Set task
Each line below should be retyped exactly, with no pictures.
____ Record extracts
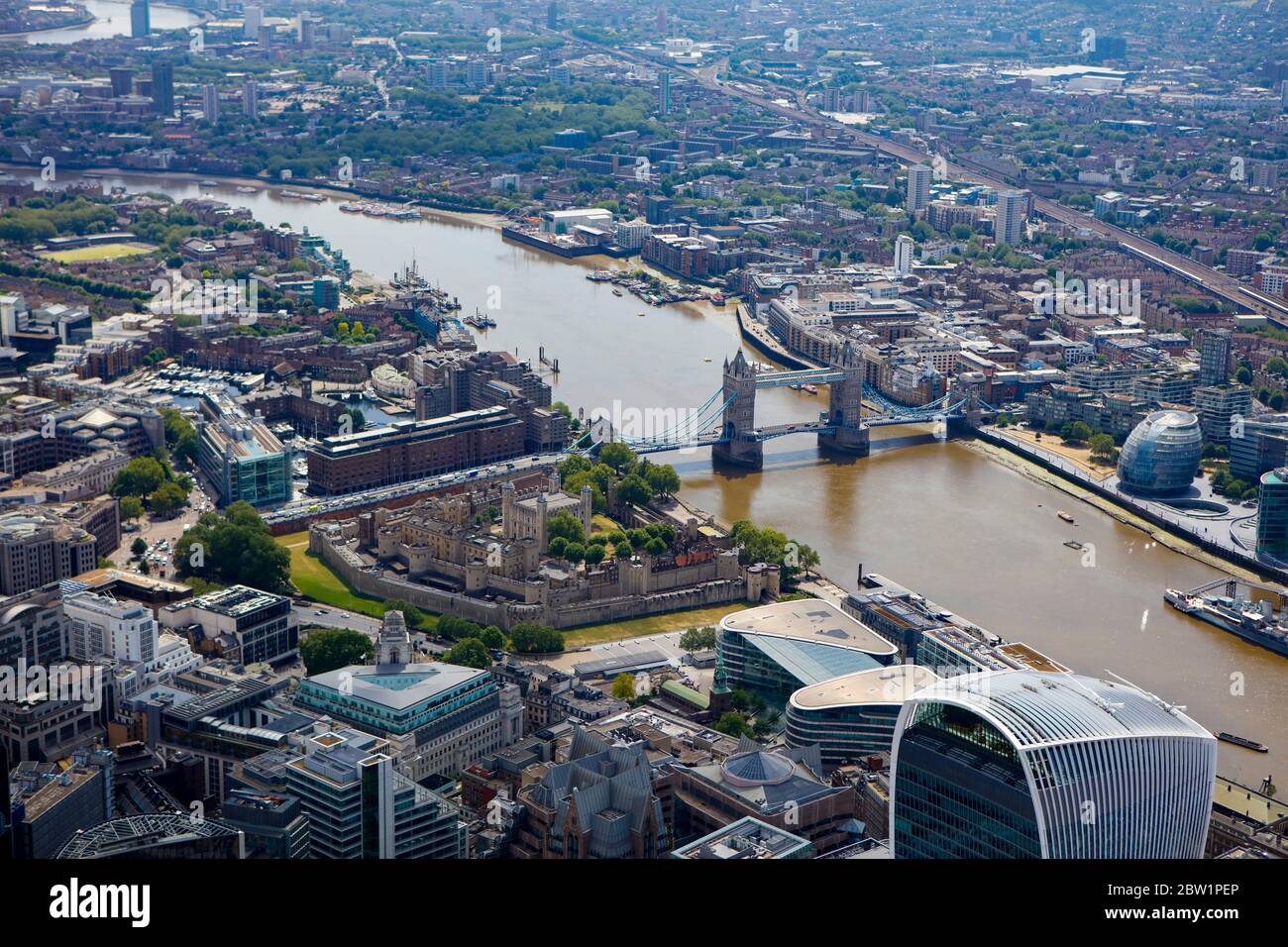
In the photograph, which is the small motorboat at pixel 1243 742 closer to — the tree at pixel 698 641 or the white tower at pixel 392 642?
the tree at pixel 698 641

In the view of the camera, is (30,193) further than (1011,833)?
Yes

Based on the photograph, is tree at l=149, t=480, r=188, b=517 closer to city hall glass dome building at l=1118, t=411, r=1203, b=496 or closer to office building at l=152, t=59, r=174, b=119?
city hall glass dome building at l=1118, t=411, r=1203, b=496

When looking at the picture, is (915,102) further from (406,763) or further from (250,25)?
(406,763)

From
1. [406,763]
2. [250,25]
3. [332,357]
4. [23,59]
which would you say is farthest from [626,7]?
[406,763]

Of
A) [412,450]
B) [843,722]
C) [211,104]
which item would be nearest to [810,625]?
[843,722]

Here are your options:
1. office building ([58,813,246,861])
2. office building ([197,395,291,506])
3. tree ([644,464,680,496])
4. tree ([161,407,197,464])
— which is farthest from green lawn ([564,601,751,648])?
tree ([161,407,197,464])

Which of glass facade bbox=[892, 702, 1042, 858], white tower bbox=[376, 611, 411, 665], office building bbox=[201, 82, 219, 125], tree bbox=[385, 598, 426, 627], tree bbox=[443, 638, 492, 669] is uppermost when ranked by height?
office building bbox=[201, 82, 219, 125]

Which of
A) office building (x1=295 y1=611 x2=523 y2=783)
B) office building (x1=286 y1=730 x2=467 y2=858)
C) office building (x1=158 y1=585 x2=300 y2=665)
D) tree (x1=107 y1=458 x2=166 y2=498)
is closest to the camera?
office building (x1=286 y1=730 x2=467 y2=858)
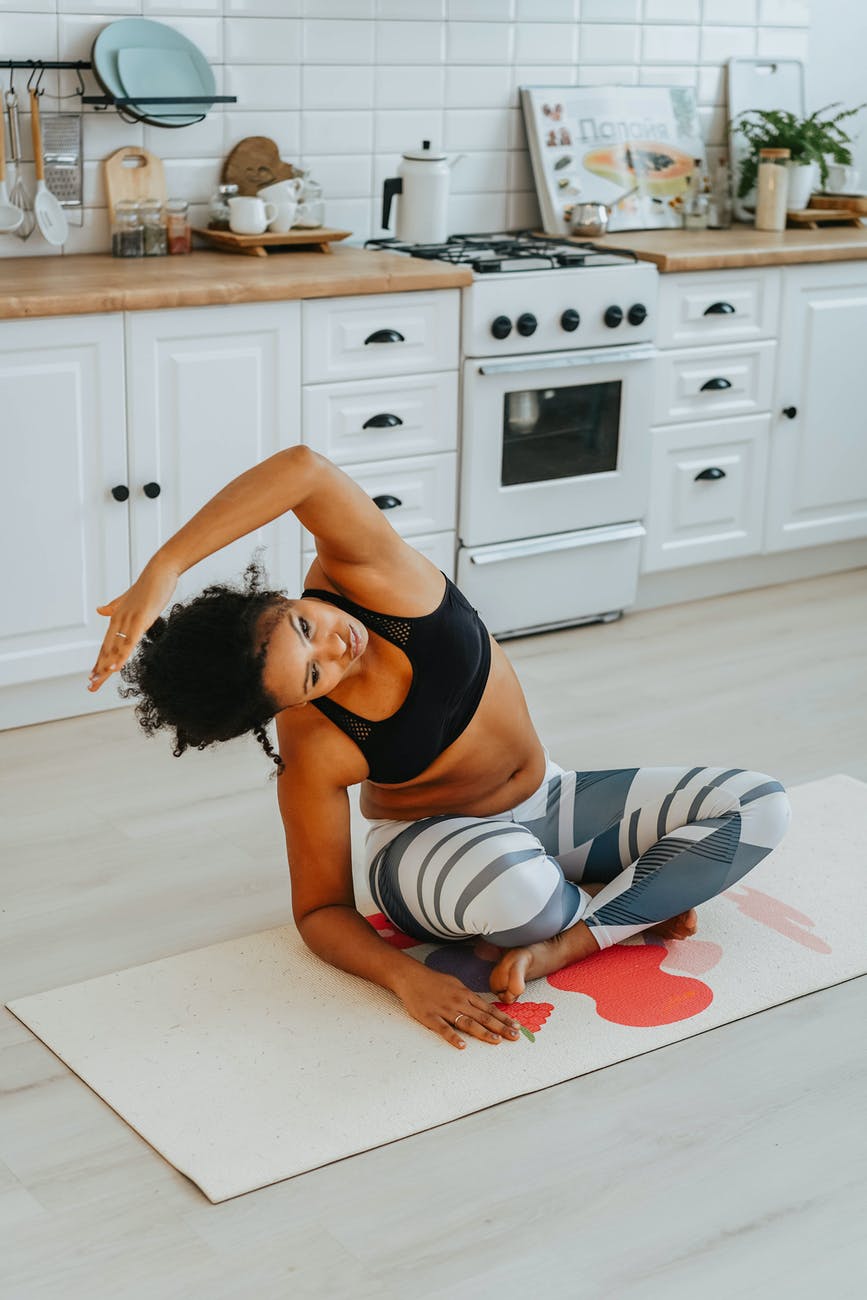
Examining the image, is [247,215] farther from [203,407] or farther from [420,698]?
[420,698]

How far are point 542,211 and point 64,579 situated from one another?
1749 millimetres

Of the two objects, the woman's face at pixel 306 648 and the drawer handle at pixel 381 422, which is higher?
the drawer handle at pixel 381 422

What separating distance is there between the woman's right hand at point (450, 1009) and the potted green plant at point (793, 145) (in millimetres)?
2952

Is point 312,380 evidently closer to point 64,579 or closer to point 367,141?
point 64,579

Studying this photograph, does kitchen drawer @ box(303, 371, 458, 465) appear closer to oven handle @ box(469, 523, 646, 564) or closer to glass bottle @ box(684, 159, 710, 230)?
oven handle @ box(469, 523, 646, 564)

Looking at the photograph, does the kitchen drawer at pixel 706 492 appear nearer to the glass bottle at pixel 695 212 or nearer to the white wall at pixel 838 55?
the glass bottle at pixel 695 212

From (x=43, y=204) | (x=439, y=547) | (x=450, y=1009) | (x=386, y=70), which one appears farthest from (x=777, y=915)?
(x=386, y=70)

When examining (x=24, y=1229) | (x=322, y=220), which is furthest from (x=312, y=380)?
(x=24, y=1229)

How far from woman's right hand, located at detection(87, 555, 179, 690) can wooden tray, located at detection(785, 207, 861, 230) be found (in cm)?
307

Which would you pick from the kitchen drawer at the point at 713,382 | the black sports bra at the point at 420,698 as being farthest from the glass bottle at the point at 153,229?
the black sports bra at the point at 420,698

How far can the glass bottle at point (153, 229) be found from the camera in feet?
11.5

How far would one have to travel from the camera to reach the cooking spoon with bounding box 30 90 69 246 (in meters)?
3.37

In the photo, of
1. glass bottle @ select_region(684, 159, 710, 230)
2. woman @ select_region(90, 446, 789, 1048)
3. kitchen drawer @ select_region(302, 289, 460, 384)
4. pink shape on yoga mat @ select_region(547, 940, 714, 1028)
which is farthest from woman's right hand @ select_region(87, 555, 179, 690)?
glass bottle @ select_region(684, 159, 710, 230)

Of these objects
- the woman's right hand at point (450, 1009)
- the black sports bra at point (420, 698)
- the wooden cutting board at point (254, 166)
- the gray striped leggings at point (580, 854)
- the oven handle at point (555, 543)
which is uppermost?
the wooden cutting board at point (254, 166)
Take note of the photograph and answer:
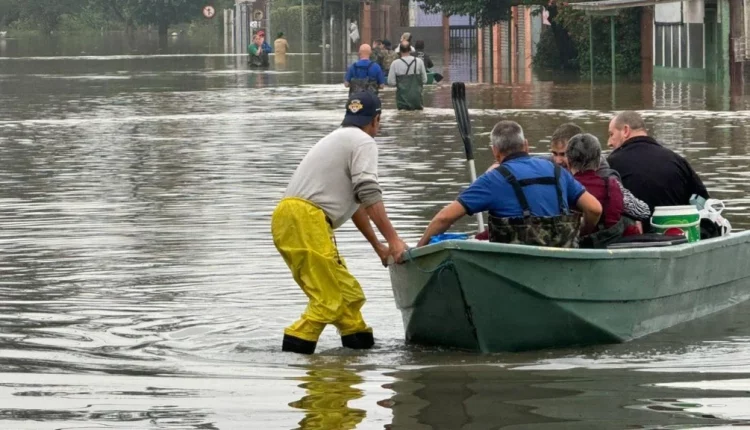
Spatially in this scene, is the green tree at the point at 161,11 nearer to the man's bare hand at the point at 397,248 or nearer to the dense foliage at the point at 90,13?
the dense foliage at the point at 90,13

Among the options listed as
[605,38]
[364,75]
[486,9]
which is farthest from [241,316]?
[486,9]

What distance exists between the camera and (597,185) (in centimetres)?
972

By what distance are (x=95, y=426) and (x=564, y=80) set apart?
1478 inches

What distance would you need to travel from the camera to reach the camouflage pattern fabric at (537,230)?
8961 millimetres

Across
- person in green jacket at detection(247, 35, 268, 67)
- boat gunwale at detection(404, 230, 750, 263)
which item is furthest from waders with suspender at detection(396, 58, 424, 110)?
person in green jacket at detection(247, 35, 268, 67)

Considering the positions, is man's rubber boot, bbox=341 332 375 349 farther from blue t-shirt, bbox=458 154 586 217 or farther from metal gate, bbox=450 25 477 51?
metal gate, bbox=450 25 477 51

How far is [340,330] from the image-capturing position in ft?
30.7

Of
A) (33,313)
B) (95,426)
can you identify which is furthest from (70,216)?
(95,426)

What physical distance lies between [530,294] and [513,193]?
54 cm

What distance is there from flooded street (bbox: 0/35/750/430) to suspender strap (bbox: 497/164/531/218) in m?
0.75

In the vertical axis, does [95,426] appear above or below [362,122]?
below

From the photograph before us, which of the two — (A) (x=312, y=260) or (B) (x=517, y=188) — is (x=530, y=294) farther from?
(A) (x=312, y=260)

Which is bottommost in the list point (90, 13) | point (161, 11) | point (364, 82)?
point (364, 82)

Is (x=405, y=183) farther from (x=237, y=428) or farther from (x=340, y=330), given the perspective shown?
(x=237, y=428)
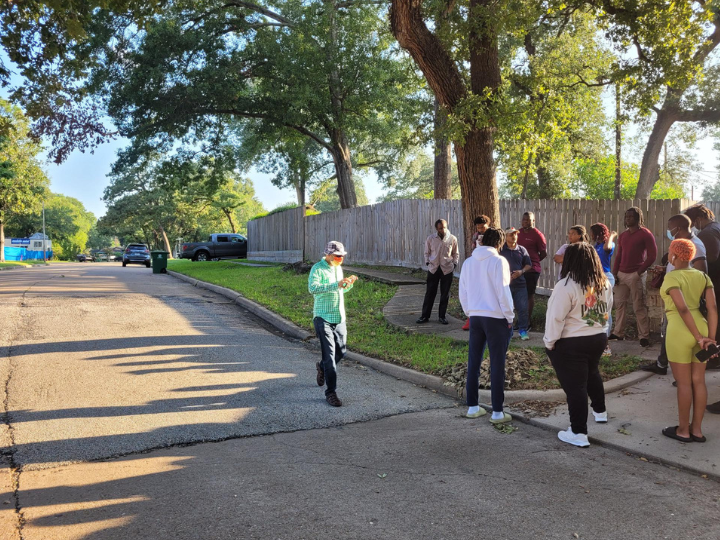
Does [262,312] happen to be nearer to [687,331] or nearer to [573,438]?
[573,438]

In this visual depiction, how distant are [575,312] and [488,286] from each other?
3.15 feet

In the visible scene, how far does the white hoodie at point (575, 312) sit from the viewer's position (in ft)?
16.0

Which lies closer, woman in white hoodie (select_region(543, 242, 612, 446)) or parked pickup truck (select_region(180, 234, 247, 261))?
woman in white hoodie (select_region(543, 242, 612, 446))

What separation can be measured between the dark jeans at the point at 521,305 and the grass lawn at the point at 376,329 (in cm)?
83

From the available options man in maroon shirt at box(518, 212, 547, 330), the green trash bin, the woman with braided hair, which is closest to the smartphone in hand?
the woman with braided hair

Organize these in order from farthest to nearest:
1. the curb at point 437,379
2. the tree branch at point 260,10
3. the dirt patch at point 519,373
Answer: the tree branch at point 260,10 → the dirt patch at point 519,373 → the curb at point 437,379

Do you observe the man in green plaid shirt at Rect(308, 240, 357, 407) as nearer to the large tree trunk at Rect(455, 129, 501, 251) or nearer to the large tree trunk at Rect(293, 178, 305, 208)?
the large tree trunk at Rect(455, 129, 501, 251)

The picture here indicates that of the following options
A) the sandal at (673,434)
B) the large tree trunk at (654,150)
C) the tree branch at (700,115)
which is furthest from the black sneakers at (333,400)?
the tree branch at (700,115)

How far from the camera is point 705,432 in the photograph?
16.9 ft

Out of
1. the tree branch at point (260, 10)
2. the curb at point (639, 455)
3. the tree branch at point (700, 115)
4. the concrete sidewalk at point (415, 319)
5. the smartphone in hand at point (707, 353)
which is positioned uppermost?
the tree branch at point (260, 10)

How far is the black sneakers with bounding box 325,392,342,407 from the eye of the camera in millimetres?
6152

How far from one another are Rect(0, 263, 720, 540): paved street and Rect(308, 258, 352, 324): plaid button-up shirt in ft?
3.16

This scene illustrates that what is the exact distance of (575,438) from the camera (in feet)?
16.4

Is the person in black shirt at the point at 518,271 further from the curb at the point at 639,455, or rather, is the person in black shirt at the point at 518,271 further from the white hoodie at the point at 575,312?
the white hoodie at the point at 575,312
________
Output for this task
In the photograph, which is the small motorboat at pixel 1243 742 closer to — the tree at pixel 698 641 or the white tower at pixel 392 642?
the tree at pixel 698 641

In the view of the camera, is (30,193) further than (1011,833)?
Yes

Based on the photograph, is tree at l=149, t=480, r=188, b=517 closer to city hall glass dome building at l=1118, t=411, r=1203, b=496 or closer to office building at l=152, t=59, r=174, b=119?
city hall glass dome building at l=1118, t=411, r=1203, b=496

When looking at the picture, is (915,102) further from (406,763) or further from (250,25)?
(406,763)

From
1. [406,763]
2. [250,25]
3. [332,357]
4. [23,59]
which would you say is farthest from [626,7]?
[406,763]

Of
A) [412,450]
B) [843,722]
C) [211,104]
which item would be nearest to [810,625]?
[843,722]

Here are your options:
1. office building ([58,813,246,861])
2. office building ([197,395,291,506])
3. tree ([644,464,680,496])
4. tree ([161,407,197,464])
— which is farthest from green lawn ([564,601,751,648])?
tree ([161,407,197,464])

Which of glass facade bbox=[892, 702, 1042, 858], white tower bbox=[376, 611, 411, 665], office building bbox=[201, 82, 219, 125], tree bbox=[385, 598, 426, 627], tree bbox=[443, 638, 492, 669] is uppermost when ranked by height?
office building bbox=[201, 82, 219, 125]

Which of
A) office building (x1=295 y1=611 x2=523 y2=783)
B) office building (x1=286 y1=730 x2=467 y2=858)
C) office building (x1=158 y1=585 x2=300 y2=665)
D) tree (x1=107 y1=458 x2=166 y2=498)
is closest to the camera?
office building (x1=286 y1=730 x2=467 y2=858)
Examining the image, is [247,215] farther from [203,407] or farther from [420,698]?
[420,698]

How far are point 542,211 and point 64,579 situated from one another?
1749 millimetres

Of the two objects, the woman's face at pixel 306 648 and the drawer handle at pixel 381 422, which is higher?
the drawer handle at pixel 381 422

What separating distance is there between the woman's right hand at point (450, 1009) and the potted green plant at point (793, 145) (in millimetres)?
2952

Is point 312,380 evidently closer to point 64,579 or closer to point 367,141?
point 64,579

Studying this photograph, does kitchen drawer @ box(303, 371, 458, 465) appear closer to oven handle @ box(469, 523, 646, 564) or closer to glass bottle @ box(684, 159, 710, 230)?
oven handle @ box(469, 523, 646, 564)

Looking at the photograph, does the kitchen drawer at pixel 706 492 appear nearer to the glass bottle at pixel 695 212 or nearer to the white wall at pixel 838 55?
the glass bottle at pixel 695 212

From (x=43, y=204) | (x=439, y=547) | (x=450, y=1009) | (x=386, y=70), which one appears farthest from (x=777, y=915)?
(x=386, y=70)

When examining (x=24, y=1229) | (x=322, y=220), which is furthest from (x=312, y=380)?
(x=24, y=1229)

How far from woman's right hand, located at detection(87, 555, 179, 690) can wooden tray, located at detection(785, 207, 861, 230) be found (in cm)?
307

Which would you pick from the kitchen drawer at the point at 713,382 | the black sports bra at the point at 420,698 as being farthest from the glass bottle at the point at 153,229?
the black sports bra at the point at 420,698

How far can the glass bottle at point (153, 229) be found from the camera in feet?
11.5

How far would one have to travel from the camera to reach the cooking spoon with bounding box 30 90 69 246 (in meters)?
3.37

In the photo, of
1. glass bottle @ select_region(684, 159, 710, 230)
2. woman @ select_region(90, 446, 789, 1048)
3. kitchen drawer @ select_region(302, 289, 460, 384)
4. pink shape on yoga mat @ select_region(547, 940, 714, 1028)
which is farthest from woman's right hand @ select_region(87, 555, 179, 690)?
glass bottle @ select_region(684, 159, 710, 230)

Of these objects
- the woman's right hand at point (450, 1009)
- the black sports bra at point (420, 698)
- the wooden cutting board at point (254, 166)
- the gray striped leggings at point (580, 854)
- the oven handle at point (555, 543)
which is uppermost?
the wooden cutting board at point (254, 166)
Take note of the photograph and answer:
Spatially in this scene, is the green tree at the point at 161,11 nearer to the man's bare hand at the point at 397,248 or nearer to the dense foliage at the point at 90,13?
the dense foliage at the point at 90,13

Among the options listed as
[605,38]
[364,75]
[486,9]
which is farthest from [241,316]?
[486,9]

What distance exists between the camera and (597,185) (in centimetres)?
972

By what distance are (x=95, y=426) and (x=564, y=80) set apart?
1478 inches

What distance would you need to travel from the camera to reach the camouflage pattern fabric at (537,230)?
8961 millimetres

Across
- person in green jacket at detection(247, 35, 268, 67)
- boat gunwale at detection(404, 230, 750, 263)
which item is furthest from waders with suspender at detection(396, 58, 424, 110)?
person in green jacket at detection(247, 35, 268, 67)

Considering the positions, is man's rubber boot, bbox=341 332 375 349 farther from blue t-shirt, bbox=458 154 586 217 or farther from metal gate, bbox=450 25 477 51?
metal gate, bbox=450 25 477 51

How far is [340,330] from the image-capturing position in ft?
30.7

Of
A) (33,313)
B) (95,426)
can you identify which is furthest from (70,216)?
(95,426)

What physical distance lies between [530,294] and [513,193]?
54 cm

What distance is there from flooded street (bbox: 0/35/750/430) to suspender strap (bbox: 497/164/531/218) in m?
0.75

In the vertical axis, does [95,426] appear above or below [362,122]?
below

From the photograph before us, which of the two — (A) (x=312, y=260) or (B) (x=517, y=188) — is (x=530, y=294) farther from?
(A) (x=312, y=260)

Which is bottommost in the list point (90, 13) | point (161, 11) | point (364, 82)?
point (364, 82)

Is (x=405, y=183) farther from (x=237, y=428) or farther from (x=340, y=330), given the perspective shown?
(x=237, y=428)
Does [262,312] happen to be nearer to [687,331] or nearer to [573,438]?
[573,438]

In this visual depiction, how distant are [575,312] and [488,286] from each other?
3.15 feet

In the visible scene, how far does the white hoodie at point (575, 312) sit from the viewer's position (in ft)?
16.0

Which lies closer, woman in white hoodie (select_region(543, 242, 612, 446)) or parked pickup truck (select_region(180, 234, 247, 261))?
woman in white hoodie (select_region(543, 242, 612, 446))

What separation can be measured between the dark jeans at the point at 521,305 and the grass lawn at the point at 376,329 (in cm)?
83

From the available options man in maroon shirt at box(518, 212, 547, 330), the green trash bin, the woman with braided hair, which is closest to the smartphone in hand?
the woman with braided hair

Organize these in order from farthest to nearest:
1. the curb at point 437,379
2. the tree branch at point 260,10
3. the dirt patch at point 519,373
Answer: the tree branch at point 260,10 → the dirt patch at point 519,373 → the curb at point 437,379

Do you observe the man in green plaid shirt at Rect(308, 240, 357, 407) as nearer to the large tree trunk at Rect(455, 129, 501, 251) or nearer to the large tree trunk at Rect(293, 178, 305, 208)?
the large tree trunk at Rect(455, 129, 501, 251)

The picture here indicates that of the following options
A) the sandal at (673,434)
B) the large tree trunk at (654,150)
C) the tree branch at (700,115)
which is furthest from the black sneakers at (333,400)?
the tree branch at (700,115)

How far from the camera is point 705,432 in the photograph?
16.9 ft

Out of
1. the tree branch at point (260, 10)
2. the curb at point (639, 455)
3. the tree branch at point (700, 115)
4. the concrete sidewalk at point (415, 319)
5. the smartphone in hand at point (707, 353)
which is positioned uppermost?
the tree branch at point (260, 10)

How far is the black sneakers with bounding box 325,392,342,407 from the eye of the camera in millimetres?
6152

How far from one another are Rect(0, 263, 720, 540): paved street and Rect(308, 258, 352, 324): plaid button-up shirt in ft?
3.16

This scene illustrates that what is the exact distance of (575,438) from the camera (in feet)?
16.4

Is the person in black shirt at the point at 518,271 further from the curb at the point at 639,455, or rather, is the person in black shirt at the point at 518,271 further from the white hoodie at the point at 575,312?
the white hoodie at the point at 575,312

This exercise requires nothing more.